Cash | 2018 return | 2018 %ile | 3 year return | 3 year %ile | Risk | ||
Artisan Thematic Investor | Lg Gr | 30 | 11.23 | 1 | — | — | — |
Biondo Focus | Lg Gr | 23 | 6.34 | 4 | 23.35 | 4 | High |
Federated Kaufmann | Mid Gr | 20 | 3.63 | 5 | 23.14 | 5 | Average |
AMG Yacktman Focused | Lg core | 24 | 2.88 | 1 | 14.72 | 35 | Below Average |
Marshfield Concentrated Opportunity | Lg Gr | 15 | 1.92 | 15 | 20.77 | 9 | Low |
Rational Dynamic Brands | Lg Gr | 30 | 0.63 | 22 | 12.65 | — | Above Average |
Kinetics Small Cap Opportunity | Small Core | 31 | 0.29 | 1 | 25.49 | 1 | Average |
Frontier MFG Global Plus | Lg Gr | 23 | -0.12 | 28 | 13.04 | 88 | Low |
Meridian Enhanced Equity | Large Gr | 25 | -0.64 | 34 | 21.98 | 5 | High |
Port Street Quality Growth | Lg Core | 42 | -0.68 | 5 | 8.69 | 96 | Low |
Provident Trust Strategy | Lg Gr | 17 | -1.22 | 39 | 14.71 | 73 | Low |
Sims Total Return | Lg Value | 21 | -1.31 | 3 | 6.65 | 98 | Low |
Chesapeake Growth | Lg Gr | 15 | -1.74 | 47 | 15.77 | 60 | Above Average |
Convergence Core Plus | Lg Core | 26 | -1.92 | 9 | 13.35 | 62 | Average |
Yorktown Capital Income | Global | 24 | -2.74 | 6 | 9.95 | 77 | Below Average |
Aspiriant Risk-Managed Equity | Global | 16 | -3.52 | 10 | 10.98 | 62 | Low |
JHancock Technical Opportunities | Lg Gr | 22 | -4.65 | 75 | 12.69 | 89 | Above Average |
Nuance Concentrated Value | Lg Value | 22 | -4.72 | 14 | 12.15 | 54 | Below Average |
Catalyst/Lyons Tactical Allocation | Lg Core | 15 | -4.96 | 39 | 7.89 | 97 | Average |
Kopernik International | Intl Lg Val | 35 | -6.25 | 1 | 8.89 | 41 | Above average |
Tweedy Browne Global Value | Intl Lg Val | 42 | -6.67 | 1 | 8.76 | 43 | Low |
FMI International | Intl Lg Core | 59 | -9.46 | 8 | 8.05 | 67 | Low |
FPA International Value | Intl SMID | 22 | -10.81 | 5 | 11.99 | 13 | Low |
The green cells represent particularly noteworthy values:
- 2018 returns greater than zero
- 2018 returns in the top half of their peer group
- 3-year returns of 10% or more
- 3-year returns in the top half of their peer group
- Morningstar risk scores that were below average or low
Bottom line: Cash works.
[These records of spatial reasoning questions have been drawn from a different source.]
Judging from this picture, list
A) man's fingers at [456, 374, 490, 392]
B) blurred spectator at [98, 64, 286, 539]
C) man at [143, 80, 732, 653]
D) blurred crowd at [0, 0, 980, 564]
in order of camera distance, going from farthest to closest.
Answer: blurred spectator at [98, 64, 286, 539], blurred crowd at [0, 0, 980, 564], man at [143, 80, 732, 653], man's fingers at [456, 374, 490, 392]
Portfolio hedges can be complex, expensive and iffy. Or they can be simple, cheap and reliable. Of all of the ways to guard your wealth, investing with professionals who are willing to hold cash in frothy markets and invest it in bloody ones has worked for a long while. Investors looking for a portfolio hedge, but who aren’t immediately drawn to complicated and costly hedging strategies, might want to start here.